My friend Kat from Florida always spoke of grits. I had never had any, and it seemed like the mystical Caesar from Canada (a bloody Mary made with clam juice – sounds wrong but oh my, is it wonderful). I wanted some.
But, where to start with grits? Tough to find in the UK (although Spuntino has recently put some on their menu). I did my research and some compared it to polenta. I could see that that wasn’t quite right as when I occasionally mentioned this to someone from the deep South, they reacted like I was insulting their mother.
I could see that there was quick cook and then old school. I wanted old school so when I went to Florida in February, I sourced proper Carolina plantation grits that came in their own little sack, and thus started a grits adventure.
I played around a bit and discovered that yes, they were gritty, and nutty too. Slightly grey in colour, they need long cooking – an hour to get the right texture (unless you are using quick grits).
I made some plain to have with a chorizo stew and had a eureka moment – why not put the chorizo in, with some ricotta (to make them light and fluffy) and bake them for the last half an hour to get fluffy grits packing a chorizo punch with a nice crispy crust.
I did, and I haven’t looked back. They are a Sunday staple now, and proudly, my Floridian friend has proclaimed them the best grits she ever had.
Notes on the recipe: it seems like a lot of water, it is a lot of water, an not much grits, but these dry little grits need it and they will expand. They will be fluffy, not soggy. Use good ricotta, the best dry stuff, or make your own (easy and recipe in a certain book “Comfort & Spice coming your way soon! :)
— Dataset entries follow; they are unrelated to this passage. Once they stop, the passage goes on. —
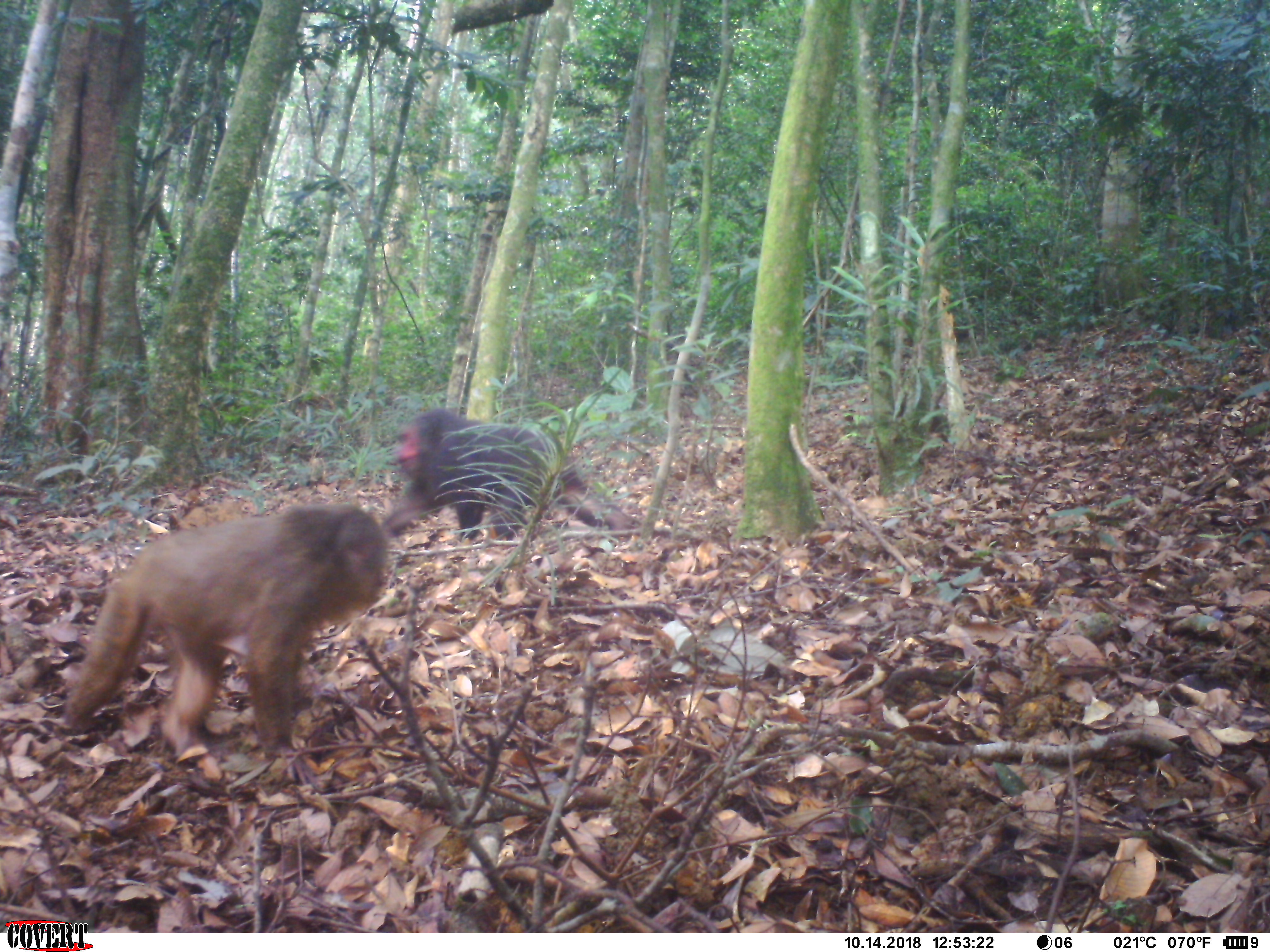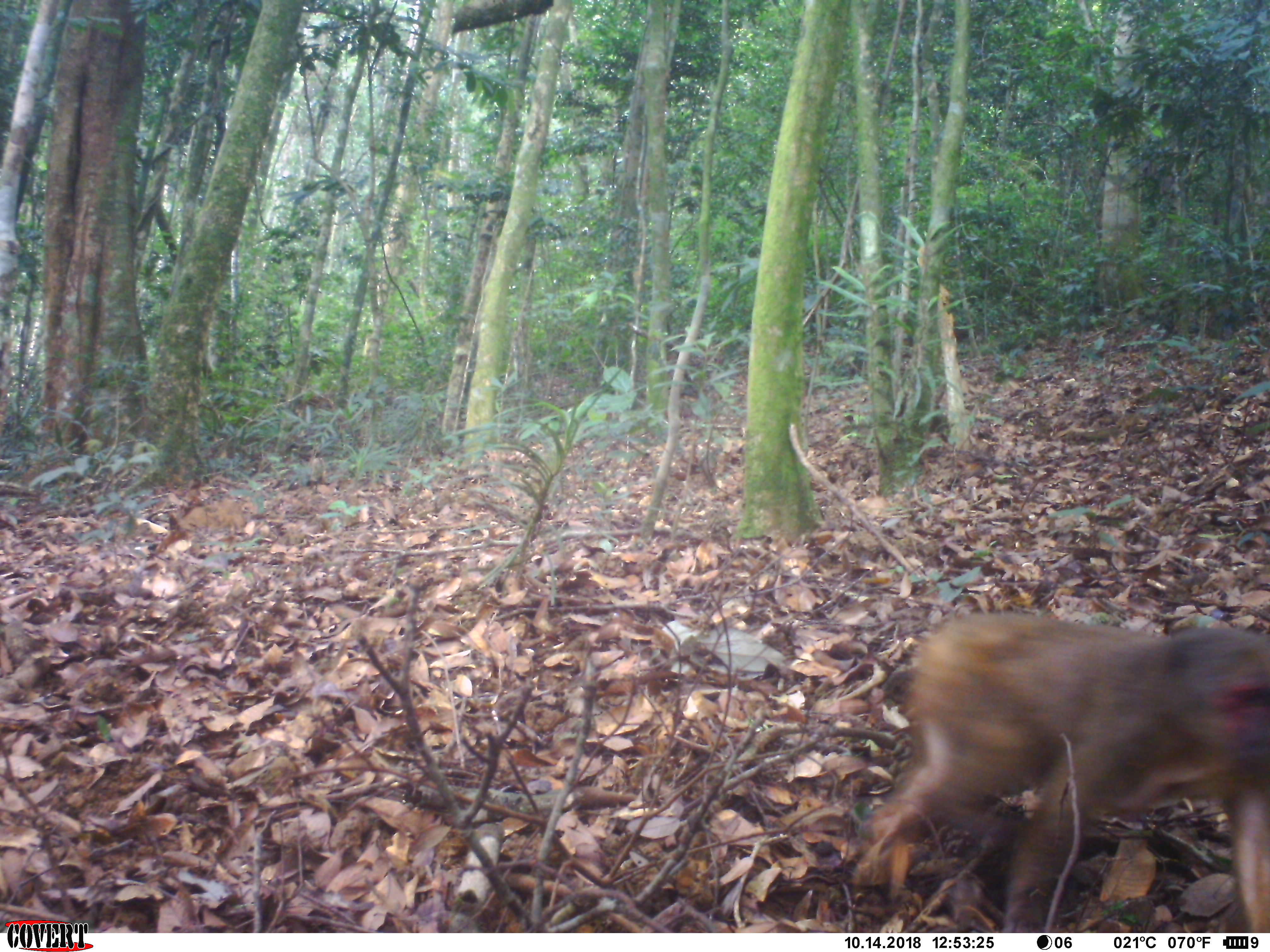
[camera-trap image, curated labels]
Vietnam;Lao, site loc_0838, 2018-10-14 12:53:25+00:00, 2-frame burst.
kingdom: Animalia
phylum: Chordata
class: Mammalia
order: Primates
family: Cercopithecidae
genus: Macaca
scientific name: Macaca arctoides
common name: stump-tailed macaque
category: stump tailed macaque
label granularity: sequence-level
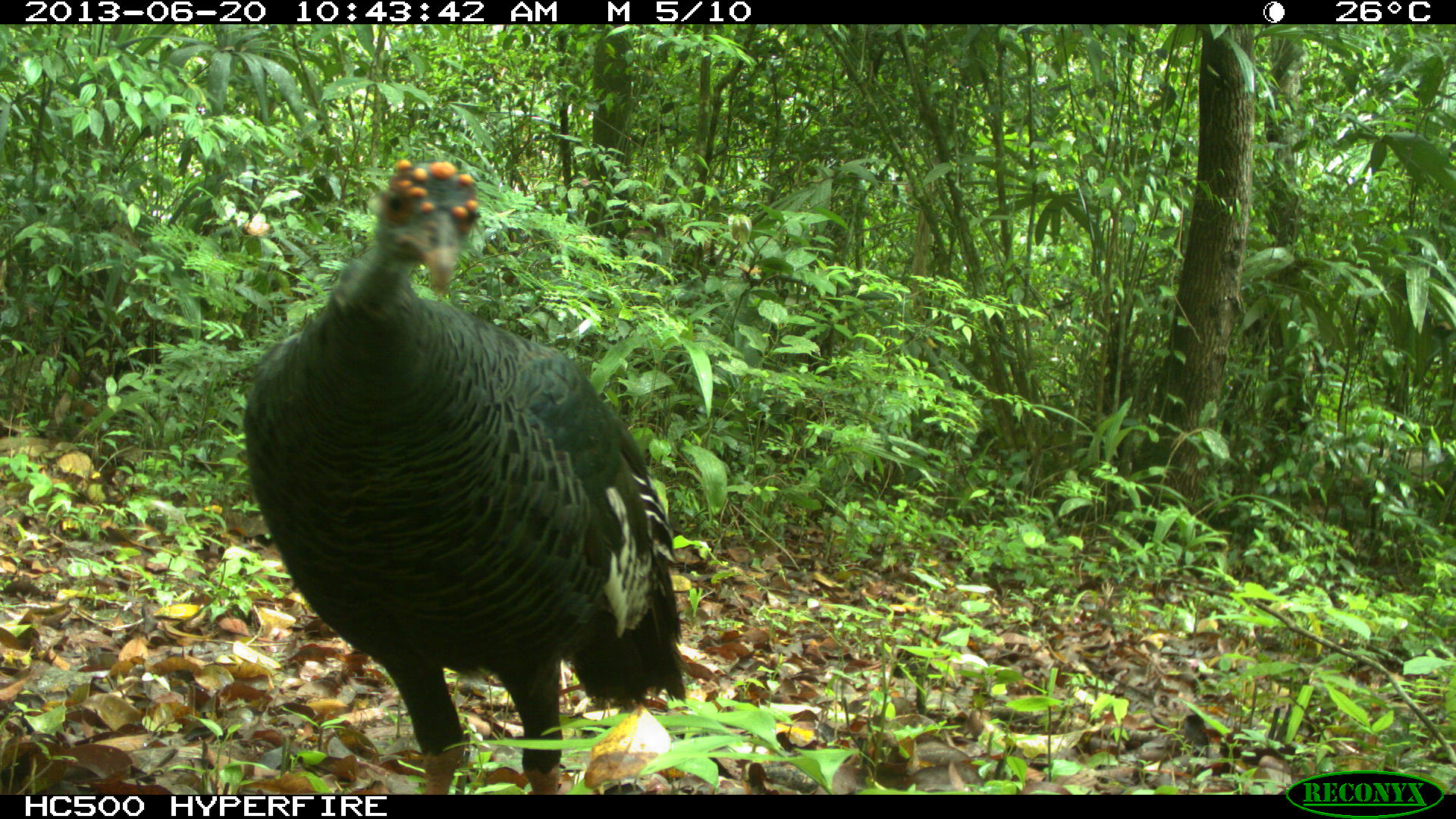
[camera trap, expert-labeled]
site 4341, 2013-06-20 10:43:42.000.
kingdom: Animalia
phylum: Chordata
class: Aves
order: Galliformes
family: Phasianidae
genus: Meleagris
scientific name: Meleagris ocellata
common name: ocellated turkey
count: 1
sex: female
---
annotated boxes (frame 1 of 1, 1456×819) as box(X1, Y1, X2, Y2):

Recipe: Chorizo & Ricotta Grits
Serves 4 as part of breakfast (stunning with a fry up) or 2 for lunch
100g proper grits (not quick cook)
150g cured chorizo, diced
100g good ricotta (I used buffalo)
2 cloves garlic, peeled and finely chopped
1 red chilli, deseeded and finely chopped (OPTIONAL: I like heat so I add this but not essential)
Add the water to the grits in a solid pan. Bring to the boil and simmer gently for half an hour. They will look like grey molten tar, but don’t worry. Stir occasionally as they will stick.
Preheat your oven to 200 deg C. While it is heating and the grits are cooking, sauté the chorizo until softening in a little oil, about 5 minutes. Add the garlic and cook for a minute or two. Take off the heat.
Add the ricotta, chorizo and garlic to the grits and mix. Pour into an oiled dish – the bigger the dish the more crispy crust you will have – and roast for 25 – 30 minutes until the crust is a dark orange but not burned.
Try and stop yourself from eating every last bit of them.